__Task prompt__.
Give back an exact copy of the entries beneath, minus the pictures.

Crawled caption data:
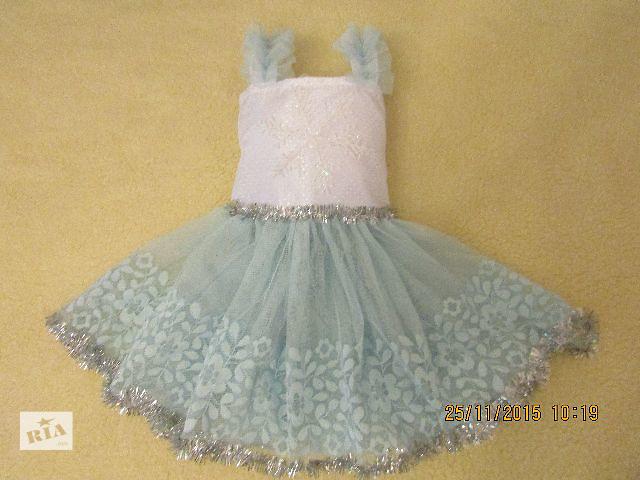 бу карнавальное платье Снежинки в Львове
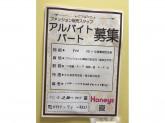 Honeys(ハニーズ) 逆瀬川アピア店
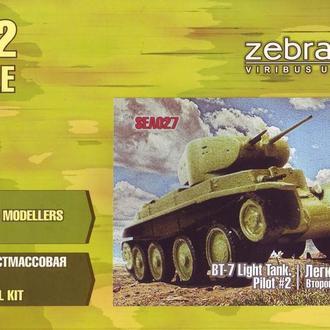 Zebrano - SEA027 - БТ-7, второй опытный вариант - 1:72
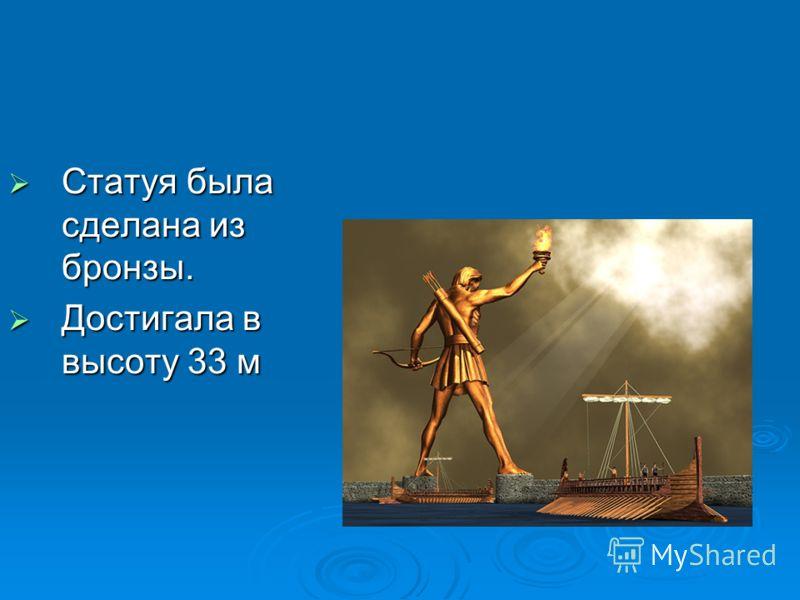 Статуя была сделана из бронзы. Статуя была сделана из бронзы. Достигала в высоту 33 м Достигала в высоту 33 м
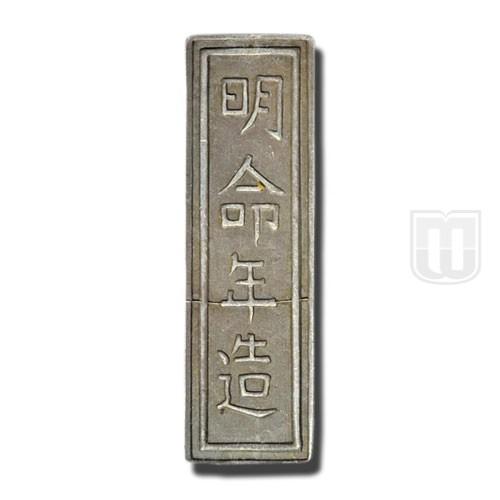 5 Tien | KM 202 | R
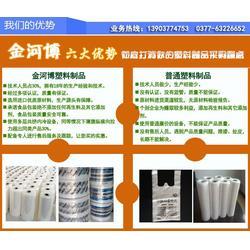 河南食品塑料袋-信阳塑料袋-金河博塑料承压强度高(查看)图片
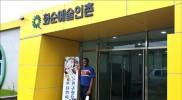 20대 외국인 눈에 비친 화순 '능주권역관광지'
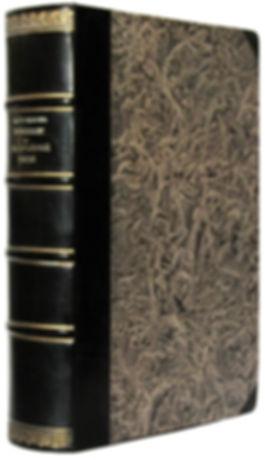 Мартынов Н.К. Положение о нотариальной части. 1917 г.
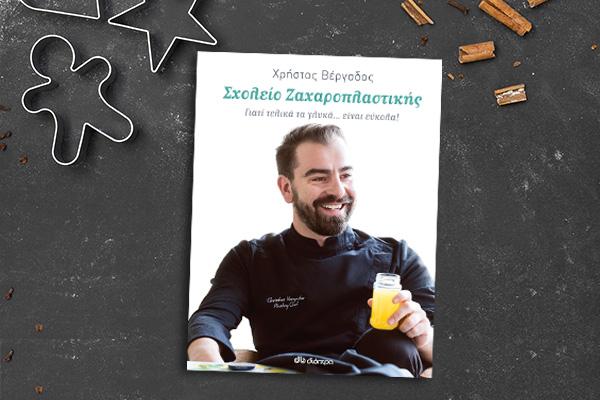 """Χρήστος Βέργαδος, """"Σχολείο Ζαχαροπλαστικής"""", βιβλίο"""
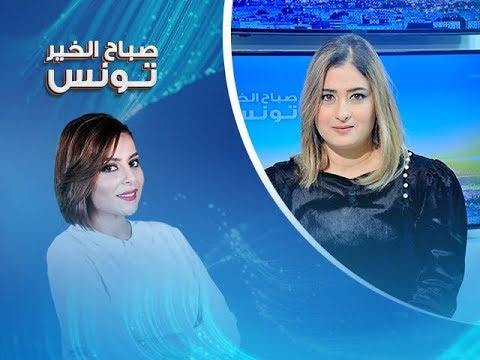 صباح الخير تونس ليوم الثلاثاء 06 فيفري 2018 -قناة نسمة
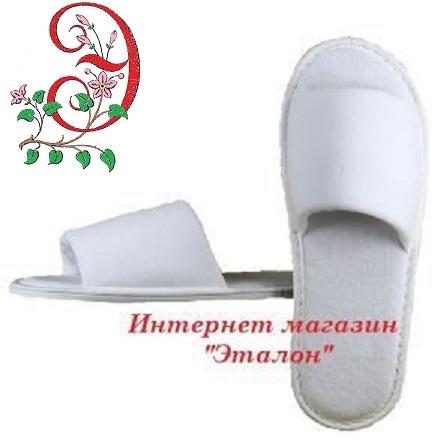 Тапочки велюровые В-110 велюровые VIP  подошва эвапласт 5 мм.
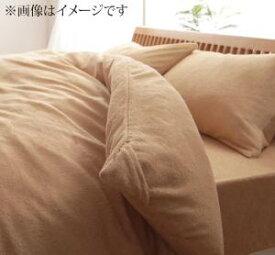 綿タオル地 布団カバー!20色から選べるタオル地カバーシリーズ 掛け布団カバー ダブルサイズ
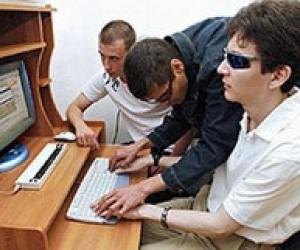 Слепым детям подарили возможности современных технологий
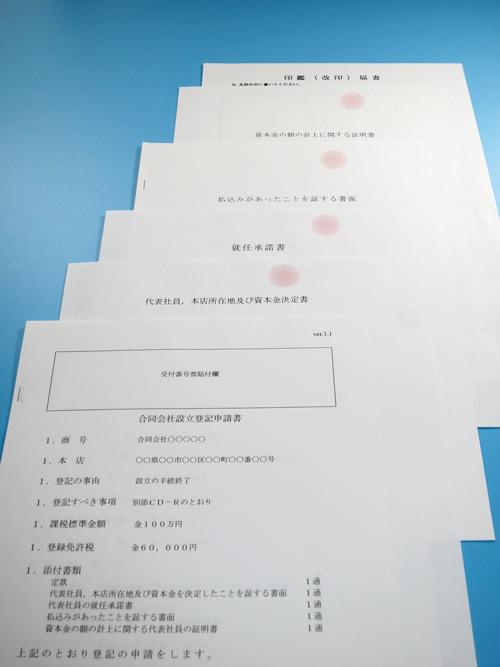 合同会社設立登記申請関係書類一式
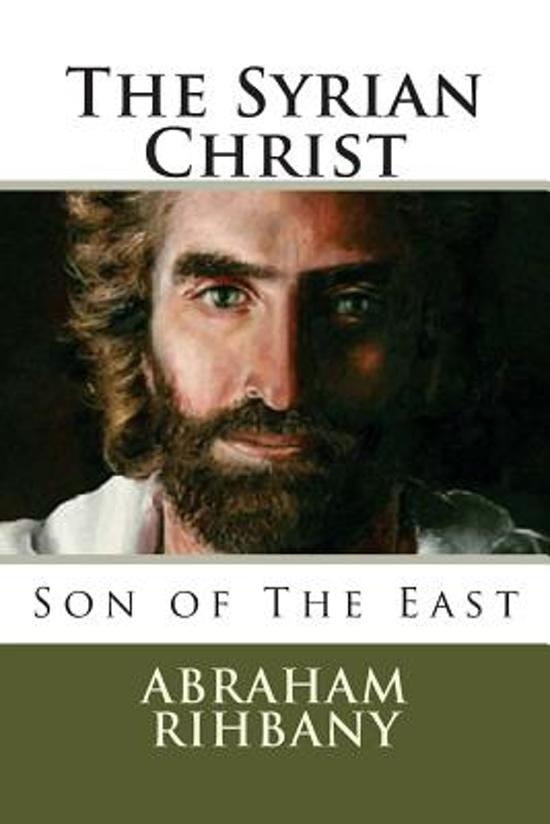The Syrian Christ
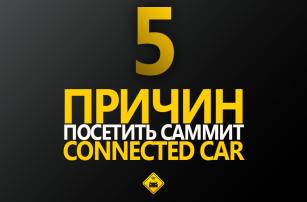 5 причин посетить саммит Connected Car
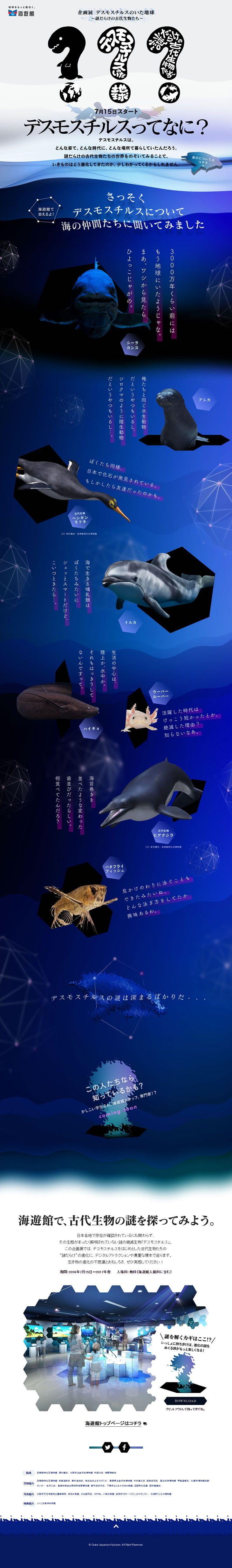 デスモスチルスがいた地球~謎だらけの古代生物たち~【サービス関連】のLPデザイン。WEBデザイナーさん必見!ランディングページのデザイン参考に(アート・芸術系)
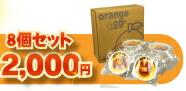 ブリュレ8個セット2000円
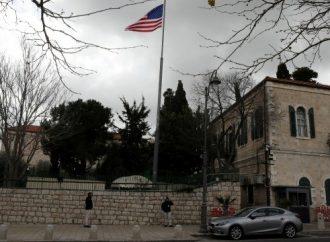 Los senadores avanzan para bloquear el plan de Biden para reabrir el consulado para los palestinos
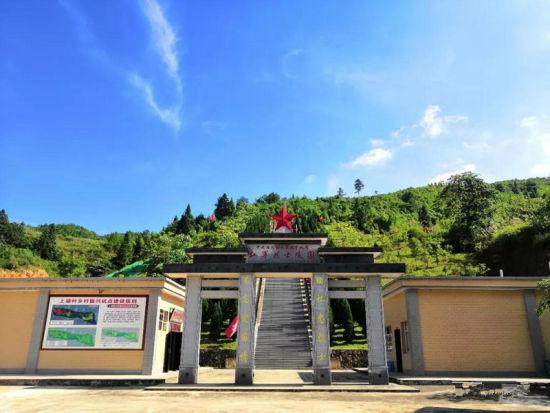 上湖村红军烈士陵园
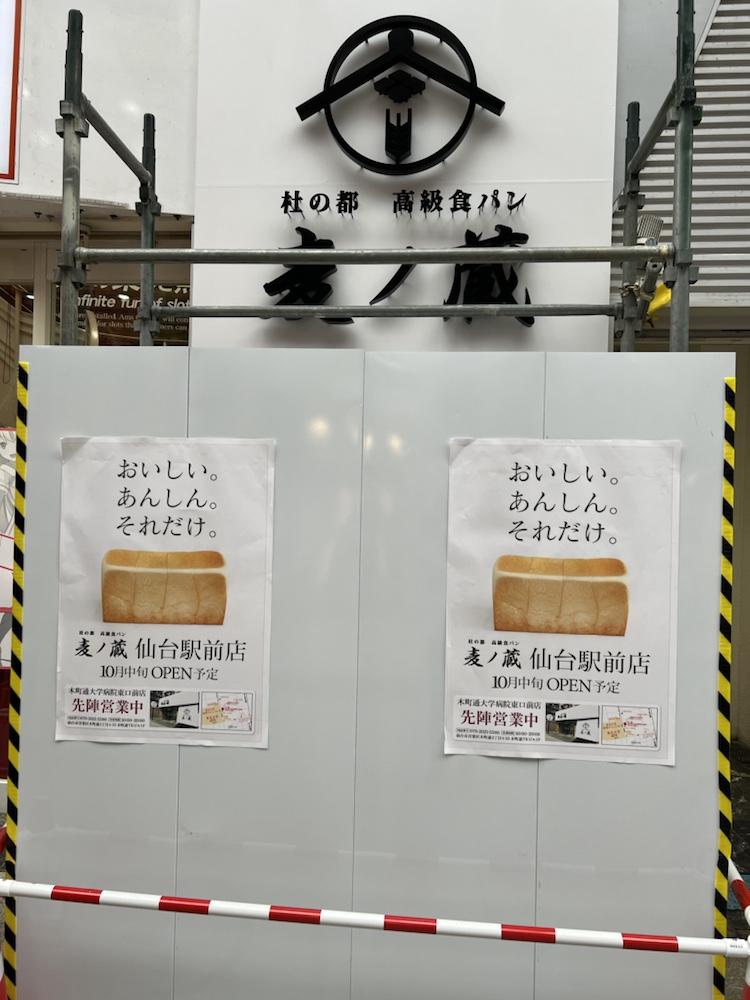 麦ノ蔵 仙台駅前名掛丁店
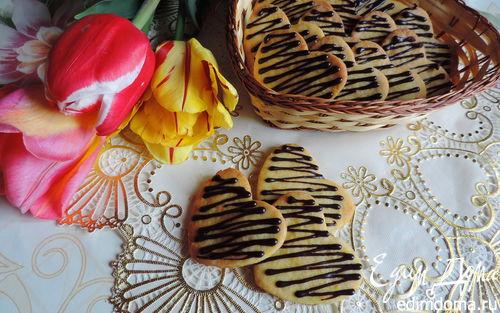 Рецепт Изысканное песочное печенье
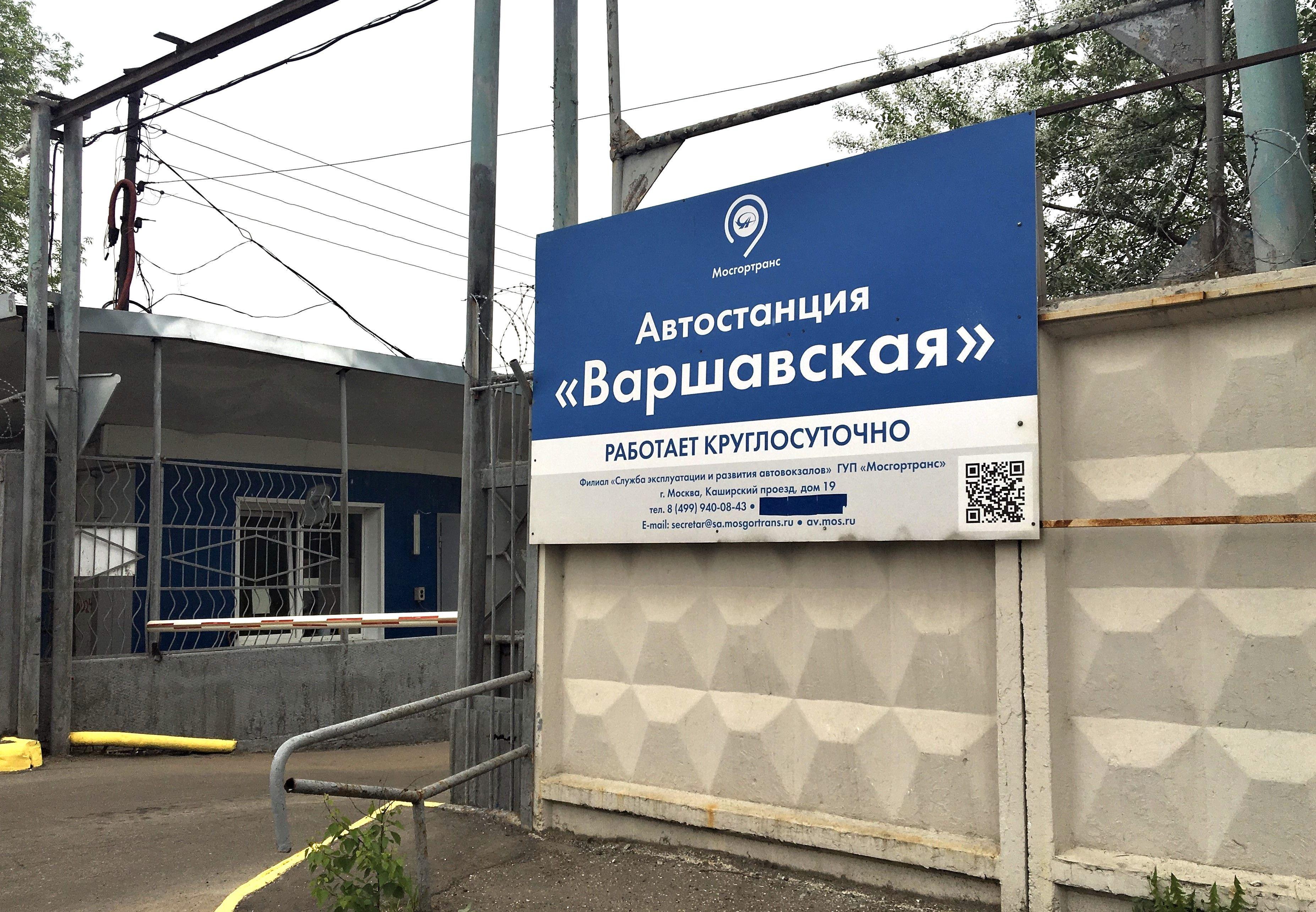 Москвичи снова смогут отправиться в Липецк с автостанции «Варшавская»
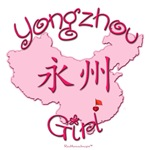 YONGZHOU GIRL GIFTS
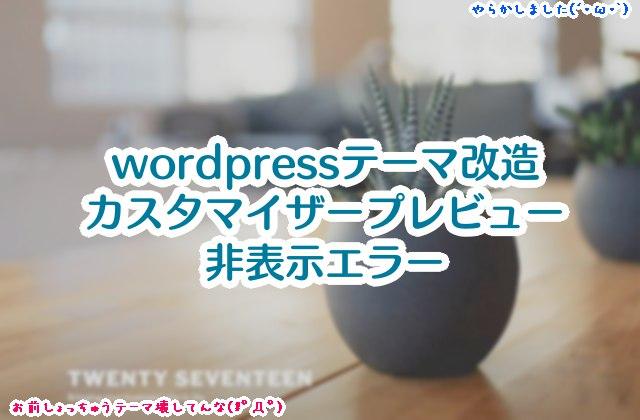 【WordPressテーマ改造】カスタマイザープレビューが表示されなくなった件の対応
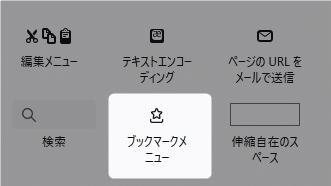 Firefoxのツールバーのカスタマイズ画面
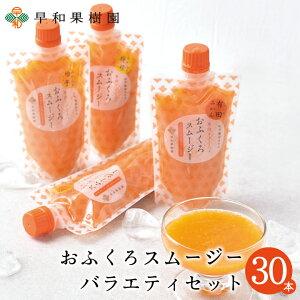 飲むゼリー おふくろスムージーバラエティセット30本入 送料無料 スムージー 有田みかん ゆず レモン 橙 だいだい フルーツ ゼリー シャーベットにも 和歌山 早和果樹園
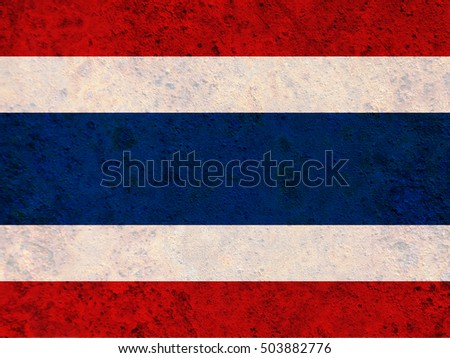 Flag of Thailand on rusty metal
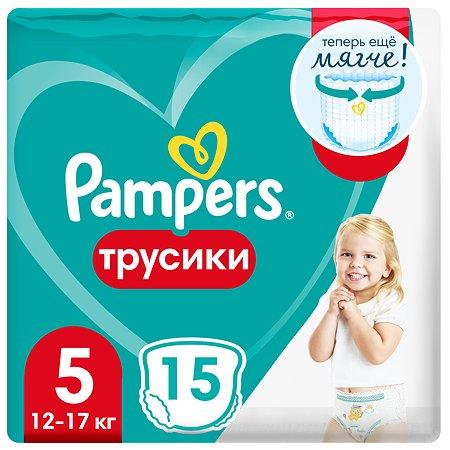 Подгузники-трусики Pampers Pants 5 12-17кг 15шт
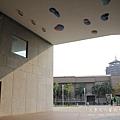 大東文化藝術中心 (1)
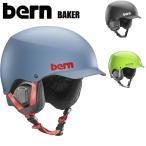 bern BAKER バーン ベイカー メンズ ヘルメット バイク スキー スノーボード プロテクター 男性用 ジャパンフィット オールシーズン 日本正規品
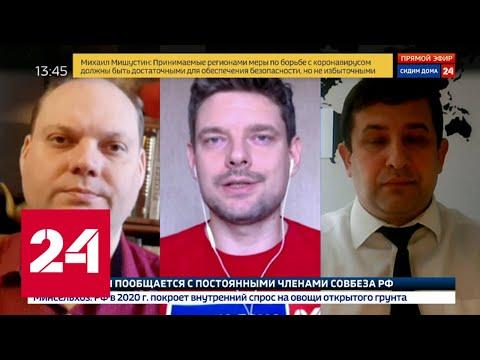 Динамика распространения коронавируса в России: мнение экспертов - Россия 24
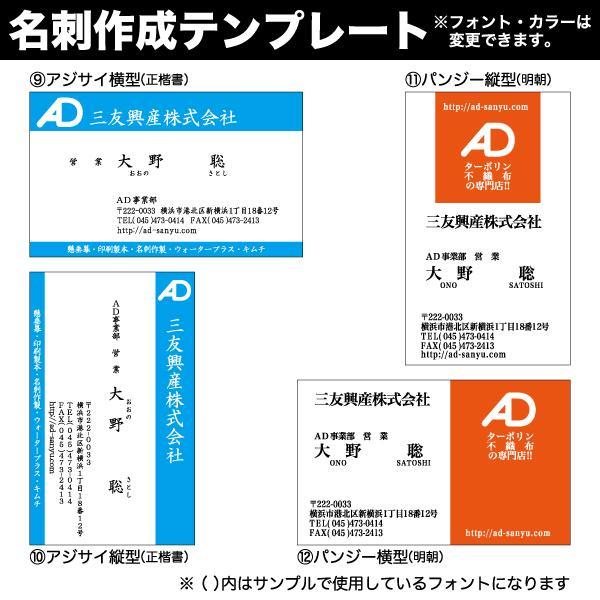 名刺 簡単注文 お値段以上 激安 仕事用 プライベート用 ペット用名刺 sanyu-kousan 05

__Task response__.
 бу карнавальное платье Снежинки в Львове
 Honeys(ハニーズ) 逆瀬川アピア店
 Zebrano - SEA027 - БТ-7, второй опытный вариант - 1:72
 Статуя была сделана из бронзы. Статуя была сделана из бронзы. Достигала в высоту 33 м Достигала в высоту 33 м
 5 Tien | KM 202 | R
 河南食品塑料袋-信阳塑料袋-金河博塑料承压强度高(查看)图片
 20대 외국인 눈에 비친 화순 '능주권역관광지'
 Мартынов Н.К. Положение о нотариальной части. 1917 г.
 """Χρήστος Βέργαδος, """"Σχολείο Ζαχαροπλαστικής"""", βιβλίο"""
 صباح الخير تونس ليوم الثلاثاء 06 فيفري 2018 -قناة نسمة
 Тапочки велюровые В-110 велюровые VIP  подошва эвапласт 5 мм.
 綿タオル地 布団カバー!20色から選べるタオル地カバーシリーズ 掛け布団カバー ダブルサイズ
 Слепым детям подарили возможности современных технологий
 合同会社設立登記申請関係書類一式
The Syrian Christ
 5 причин посетить саммит Connected Car
 デスモスチルスがいた地球~謎だらけの古代生物たち~【サービス関連】のLPデザイン。WEBデザイナーさん必見!ランディングページのデザイン参考に(アート・芸術系)
 ブリュレ8個セット2000円
 Los senadores avanzan para bloquear el plan de Biden para reabrir el consulado para los palestinos
 上湖村红军烈士陵园
 麦ノ蔵 仙台駅前名掛丁店
 Рецепт Изысканное песочное печенье
 Москвичи снова смогут отправиться в Липецк с автостанции «Варшавская»
 YONGZHOU GIRL GIFTS
 【WordPressテーマ改造】カスタマイザープレビューが表示されなくなった件の対応
 Firefoxのツールバーのカスタマイズ画面
 飲むゼリー おふくろスムージーバラエティセット30本入 送料無料 スムージー 有田みかん ゆず レモン 橙 だいだい フルーツ ゼリー シャーベットにも 和歌山 早和果樹園
 Flag of Thailand on rusty metal
 Подгузники-трусики Pampers Pants 5 12-17кг 15шт
 大東文化藝術中心 (1)
 bern BAKER バーン ベイカー メンズ ヘルメット バイク スキー スノーボード プロテクター 男性用 ジャパンフィット オールシーズン 日本正規品
 Динамика распространения коронавируса в России: мнение экспертов - Россия 24
 名刺 簡単注文 お値段以上 激安 仕事用 プライベート用 ペット用名刺 sanyu-kousan 05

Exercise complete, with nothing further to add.